*** RECORDS FOR THIS EXERCISE Section Begins ***
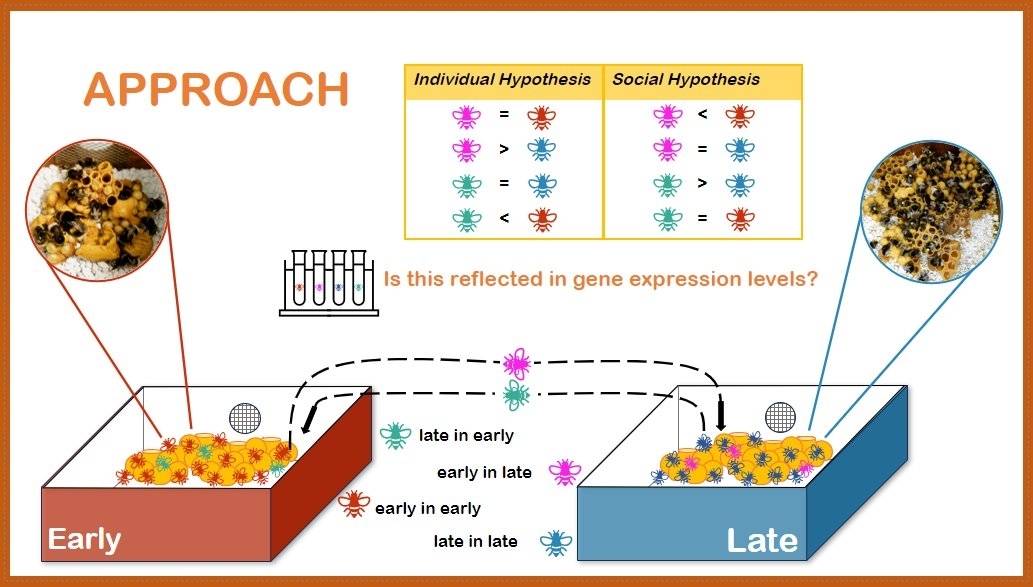 APPROACH

| Individual Hypothesis | Social Hypothesis |
|---|---|
| = | < |
| > | = |
| = | > |
| < | = |

Is this reflected in gene expression levels?

late in early

early in late

early in early

late in late

Early

Late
*** RECORDS FOR THIS EXERCISE Section Ends ***
WHAT THIS TASK INVOLVES: Restate the records above verbatim. Pictures stay out.

EXERCISE RESPONSE:
 APPROACH

| Individual Hypothesis | Social Hypothesis |
|---|---|
| = | < |
| > | = |
| = | > |
| < | = |

Is this reflected in gene expression levels?

late in early

early in late

early in early

late in late

Early

Late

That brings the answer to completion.